ELBRASTA

ELBRASTA
Chapter 9 (Sedekah Jariyah)



Berbagi itu indah :)


. . .


Lisa dan Elang sudah berada di salah satu lahan kosong di samping taman, lahan yang khusus digunakan untuk menanam berbagai macam pohon.


"Tas kita letak sini aja Lang," ucap Lisa dan mendapat anggukan dari Elang.


Lisa mengambil tas dari punggung Elang lalu meletakkan tasnya dan tas Elang di salah satu kursi yang tersedia. Sedangkan Elang berinisiatif mengambil cangkul yang juga sudah tersedia di tepi lahan tersebut.


Elang mulai mencangkul tanah, namun sebelumnya ia sudah membuka baju dan dasinya agar tidak ikut kotor, dan menyisakan kaos berwarna hitam.


"Kedalamannya berapa meter Lis?" tanya Elang membuat Lisa menghentikan aktivitasnya yang sedang memotret cowok itu.


"Karna di sini tanahnya gembur, cangkul 60 cm aja Lang, kurang lebih juga gak apa-apa," jawab Lisa disertai senyumnya.

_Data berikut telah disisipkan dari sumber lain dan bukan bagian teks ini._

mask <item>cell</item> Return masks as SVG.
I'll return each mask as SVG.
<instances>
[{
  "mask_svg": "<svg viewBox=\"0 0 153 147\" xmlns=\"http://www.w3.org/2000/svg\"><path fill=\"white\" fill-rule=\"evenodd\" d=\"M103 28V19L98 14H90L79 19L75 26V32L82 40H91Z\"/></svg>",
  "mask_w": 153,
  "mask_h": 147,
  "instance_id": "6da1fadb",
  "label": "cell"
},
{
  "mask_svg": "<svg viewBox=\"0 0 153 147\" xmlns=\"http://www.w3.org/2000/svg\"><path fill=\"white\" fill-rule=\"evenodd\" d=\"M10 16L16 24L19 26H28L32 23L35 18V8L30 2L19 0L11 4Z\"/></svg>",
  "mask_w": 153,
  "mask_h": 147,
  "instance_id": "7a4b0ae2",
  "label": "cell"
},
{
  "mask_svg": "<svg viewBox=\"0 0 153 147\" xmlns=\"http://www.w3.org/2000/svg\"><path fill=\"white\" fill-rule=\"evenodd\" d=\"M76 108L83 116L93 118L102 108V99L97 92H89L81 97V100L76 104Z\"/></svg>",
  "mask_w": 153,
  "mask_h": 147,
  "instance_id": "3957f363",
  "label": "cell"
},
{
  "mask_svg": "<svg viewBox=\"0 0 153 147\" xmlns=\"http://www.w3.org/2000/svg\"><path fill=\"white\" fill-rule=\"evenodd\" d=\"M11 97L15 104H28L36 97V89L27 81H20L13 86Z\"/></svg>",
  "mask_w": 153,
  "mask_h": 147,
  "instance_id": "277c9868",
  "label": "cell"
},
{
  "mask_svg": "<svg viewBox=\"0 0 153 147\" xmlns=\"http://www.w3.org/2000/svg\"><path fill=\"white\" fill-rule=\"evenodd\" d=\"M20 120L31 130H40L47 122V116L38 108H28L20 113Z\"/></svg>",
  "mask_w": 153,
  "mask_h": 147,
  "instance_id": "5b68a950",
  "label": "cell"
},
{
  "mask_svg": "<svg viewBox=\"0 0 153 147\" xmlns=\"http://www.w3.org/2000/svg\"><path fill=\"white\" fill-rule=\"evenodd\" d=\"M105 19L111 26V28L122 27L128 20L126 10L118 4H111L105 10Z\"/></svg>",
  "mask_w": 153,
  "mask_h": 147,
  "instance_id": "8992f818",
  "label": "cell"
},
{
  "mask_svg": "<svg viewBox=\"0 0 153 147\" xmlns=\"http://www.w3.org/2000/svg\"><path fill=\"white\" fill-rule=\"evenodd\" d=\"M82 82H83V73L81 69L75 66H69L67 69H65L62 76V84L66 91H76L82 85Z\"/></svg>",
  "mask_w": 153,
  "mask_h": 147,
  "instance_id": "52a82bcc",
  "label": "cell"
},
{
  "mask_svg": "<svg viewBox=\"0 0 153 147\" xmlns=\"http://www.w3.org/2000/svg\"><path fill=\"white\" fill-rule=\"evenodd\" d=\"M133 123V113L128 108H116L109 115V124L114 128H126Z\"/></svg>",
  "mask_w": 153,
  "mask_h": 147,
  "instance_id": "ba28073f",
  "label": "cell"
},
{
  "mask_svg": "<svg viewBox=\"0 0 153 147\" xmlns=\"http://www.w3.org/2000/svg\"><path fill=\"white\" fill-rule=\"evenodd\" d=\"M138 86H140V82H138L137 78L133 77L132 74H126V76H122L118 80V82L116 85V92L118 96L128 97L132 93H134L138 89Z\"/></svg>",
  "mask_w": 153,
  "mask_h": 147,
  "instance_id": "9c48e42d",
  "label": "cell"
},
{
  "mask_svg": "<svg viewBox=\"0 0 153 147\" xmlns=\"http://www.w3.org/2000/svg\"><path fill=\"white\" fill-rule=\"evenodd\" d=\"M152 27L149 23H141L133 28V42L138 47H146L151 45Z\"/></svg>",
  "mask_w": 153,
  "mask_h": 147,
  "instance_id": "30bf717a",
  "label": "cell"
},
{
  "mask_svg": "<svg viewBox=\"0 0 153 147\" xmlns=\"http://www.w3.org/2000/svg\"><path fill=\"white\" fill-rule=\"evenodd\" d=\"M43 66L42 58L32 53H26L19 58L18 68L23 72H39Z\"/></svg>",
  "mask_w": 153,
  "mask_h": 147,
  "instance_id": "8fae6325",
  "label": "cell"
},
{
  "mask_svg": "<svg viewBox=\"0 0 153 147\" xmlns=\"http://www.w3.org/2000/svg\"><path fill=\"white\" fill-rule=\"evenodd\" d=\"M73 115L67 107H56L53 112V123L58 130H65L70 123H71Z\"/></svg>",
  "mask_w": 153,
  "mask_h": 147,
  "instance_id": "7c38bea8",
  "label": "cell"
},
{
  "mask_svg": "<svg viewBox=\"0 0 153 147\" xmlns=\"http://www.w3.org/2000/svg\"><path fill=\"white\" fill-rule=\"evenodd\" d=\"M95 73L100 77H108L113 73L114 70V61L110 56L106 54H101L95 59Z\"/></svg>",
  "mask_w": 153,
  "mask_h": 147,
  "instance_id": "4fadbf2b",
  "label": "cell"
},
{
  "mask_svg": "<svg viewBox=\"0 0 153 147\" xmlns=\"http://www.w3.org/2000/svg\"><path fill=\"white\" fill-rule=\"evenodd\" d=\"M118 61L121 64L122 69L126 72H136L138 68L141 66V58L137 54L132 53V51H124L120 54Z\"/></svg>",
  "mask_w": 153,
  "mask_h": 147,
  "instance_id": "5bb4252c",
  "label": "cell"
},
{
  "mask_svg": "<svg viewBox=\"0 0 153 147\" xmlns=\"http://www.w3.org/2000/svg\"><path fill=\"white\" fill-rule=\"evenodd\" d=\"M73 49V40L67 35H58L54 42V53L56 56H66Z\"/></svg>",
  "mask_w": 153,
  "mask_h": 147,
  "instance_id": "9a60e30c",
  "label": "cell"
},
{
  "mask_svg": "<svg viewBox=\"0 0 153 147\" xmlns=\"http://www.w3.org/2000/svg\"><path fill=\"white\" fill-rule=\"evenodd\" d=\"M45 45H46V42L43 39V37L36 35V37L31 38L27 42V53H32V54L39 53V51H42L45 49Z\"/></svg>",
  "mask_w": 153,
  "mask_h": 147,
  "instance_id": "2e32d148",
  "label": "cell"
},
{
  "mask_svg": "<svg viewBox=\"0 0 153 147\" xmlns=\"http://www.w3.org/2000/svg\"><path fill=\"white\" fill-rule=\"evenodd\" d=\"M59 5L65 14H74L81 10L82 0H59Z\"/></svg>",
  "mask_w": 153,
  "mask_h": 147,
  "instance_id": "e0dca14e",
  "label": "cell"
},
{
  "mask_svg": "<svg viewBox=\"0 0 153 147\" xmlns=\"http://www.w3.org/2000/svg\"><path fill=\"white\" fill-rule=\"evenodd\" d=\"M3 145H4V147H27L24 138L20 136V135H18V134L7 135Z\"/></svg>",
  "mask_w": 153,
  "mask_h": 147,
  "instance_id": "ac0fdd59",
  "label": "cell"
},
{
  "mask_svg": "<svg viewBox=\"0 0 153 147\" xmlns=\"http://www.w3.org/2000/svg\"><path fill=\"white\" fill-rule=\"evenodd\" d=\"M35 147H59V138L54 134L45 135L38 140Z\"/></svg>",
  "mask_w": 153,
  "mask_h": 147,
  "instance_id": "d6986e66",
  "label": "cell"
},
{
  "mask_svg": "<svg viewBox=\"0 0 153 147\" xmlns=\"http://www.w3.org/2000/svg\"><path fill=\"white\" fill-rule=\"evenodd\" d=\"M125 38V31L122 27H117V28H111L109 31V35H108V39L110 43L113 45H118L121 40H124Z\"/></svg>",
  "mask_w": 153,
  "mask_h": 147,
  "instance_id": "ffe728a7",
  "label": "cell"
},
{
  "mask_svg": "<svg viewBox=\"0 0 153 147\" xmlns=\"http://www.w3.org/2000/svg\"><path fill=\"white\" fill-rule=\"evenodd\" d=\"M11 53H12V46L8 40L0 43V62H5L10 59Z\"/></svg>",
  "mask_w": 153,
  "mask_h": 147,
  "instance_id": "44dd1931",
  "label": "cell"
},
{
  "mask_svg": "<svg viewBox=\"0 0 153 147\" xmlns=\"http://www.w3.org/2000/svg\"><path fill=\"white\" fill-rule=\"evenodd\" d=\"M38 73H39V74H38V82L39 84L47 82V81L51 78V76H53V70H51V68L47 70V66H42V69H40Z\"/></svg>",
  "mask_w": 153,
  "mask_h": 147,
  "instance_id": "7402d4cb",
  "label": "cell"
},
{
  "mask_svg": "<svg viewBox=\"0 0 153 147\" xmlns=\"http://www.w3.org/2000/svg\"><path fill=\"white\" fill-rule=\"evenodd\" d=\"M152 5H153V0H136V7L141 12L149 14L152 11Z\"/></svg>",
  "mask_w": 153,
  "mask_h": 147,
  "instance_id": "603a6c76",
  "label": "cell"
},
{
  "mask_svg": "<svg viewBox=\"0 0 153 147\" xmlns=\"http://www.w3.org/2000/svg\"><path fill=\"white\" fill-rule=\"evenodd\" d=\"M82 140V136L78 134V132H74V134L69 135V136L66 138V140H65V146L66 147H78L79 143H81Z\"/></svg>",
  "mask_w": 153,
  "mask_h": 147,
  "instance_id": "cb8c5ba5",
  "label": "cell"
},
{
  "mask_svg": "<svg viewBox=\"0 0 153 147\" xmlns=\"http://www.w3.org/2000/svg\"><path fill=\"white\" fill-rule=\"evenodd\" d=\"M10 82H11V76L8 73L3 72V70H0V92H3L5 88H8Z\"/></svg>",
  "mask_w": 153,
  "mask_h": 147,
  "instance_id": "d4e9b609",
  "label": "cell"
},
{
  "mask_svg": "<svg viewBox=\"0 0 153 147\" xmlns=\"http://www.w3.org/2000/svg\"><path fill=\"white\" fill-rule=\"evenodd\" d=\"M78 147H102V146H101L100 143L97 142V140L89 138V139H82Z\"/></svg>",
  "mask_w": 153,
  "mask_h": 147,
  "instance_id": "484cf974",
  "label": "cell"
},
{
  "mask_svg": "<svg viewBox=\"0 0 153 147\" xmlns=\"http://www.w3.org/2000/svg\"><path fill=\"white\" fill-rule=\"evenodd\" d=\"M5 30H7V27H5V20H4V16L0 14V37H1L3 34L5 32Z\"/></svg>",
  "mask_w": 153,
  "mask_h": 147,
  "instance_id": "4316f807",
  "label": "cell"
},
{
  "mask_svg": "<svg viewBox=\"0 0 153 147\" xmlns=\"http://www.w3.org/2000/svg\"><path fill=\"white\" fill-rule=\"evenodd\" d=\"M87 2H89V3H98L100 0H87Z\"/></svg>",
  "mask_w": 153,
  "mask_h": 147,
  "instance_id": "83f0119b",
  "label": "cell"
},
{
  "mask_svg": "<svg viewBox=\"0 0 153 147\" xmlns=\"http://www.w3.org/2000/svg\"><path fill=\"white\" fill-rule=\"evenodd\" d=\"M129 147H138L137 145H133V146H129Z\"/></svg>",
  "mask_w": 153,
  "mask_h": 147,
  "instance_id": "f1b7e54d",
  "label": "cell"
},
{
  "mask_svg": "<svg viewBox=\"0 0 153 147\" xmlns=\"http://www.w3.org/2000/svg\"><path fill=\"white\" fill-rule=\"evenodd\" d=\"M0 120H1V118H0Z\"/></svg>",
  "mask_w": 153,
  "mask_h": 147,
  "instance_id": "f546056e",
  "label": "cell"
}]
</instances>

Elang kembali melanjutkan mencangkul, cowok itu tampak tenang dengan keringat yang mulai mengucur di pelipisnya, Lisa merasa bosan karena sedari tadi ia hanya duduk sambil memotret Elang. Biasanya jika menanam pohon di sini, ia sendiri yang mencangkul dan mengubur tanaman. Tapi kali ini Elang mengambil alih semuanya.


"Lang, kalau capek duduk aja, biar gue yang cangkul," ucap Lisa membuat Elang menoleh ke arahnya.


"Lo mau jatuhin harga diri gue ya Lis? Ck, yang bener aja gue duduk santai sedangkan lo cangkul tanah, gak gak, gak bisa gitu. Lo duduk aja di situ!" titah Elang, Lisa sempat cemberut mendengar ucapan Elang barusan, namun detik selanjutnya ia tersenyum bahagia karena Elang selalu memperlakukannya seperti seorang princess.


"Jarak antara pohon ke pohon 3 meter ya Elang," ujar Lisa memberitahu saat Elang hampir menyelesaikan cangkulannya di lubang pertama.


"Lo kenapa suka tanam pohon Lis? Buang-buang waktu aja tau gak," cetus Elang membuat Lisa terkekeh geli.


"Buang-buang waktu gini tapi dapat pahala loh Lang," seru Lisa sambil menaik turunkan alisnya.


"Kok bisa?" tanya Elang lagi, ia membentang jarak tiga meter dari lubang pertama.


"Kita tahu, satu pohon memiliki kemampuan menyerap polusi mobil dalam satu tahun. Meski tidak berbuah ia akan tetap menjadi amal pahala bagi yang menanamnya, karena telah membantu mengurangi polusi udara yang bisa menyebabkan penyakit pernapasan. Sebab dengan menanam berarti kita telah turut andil dalam merawat keberlangsungan hidup manusia. Maka dari itu, menanam pohon termasuk salah satu sedekah jariyah Lang," jelas Lisa membuat Elang terpukau.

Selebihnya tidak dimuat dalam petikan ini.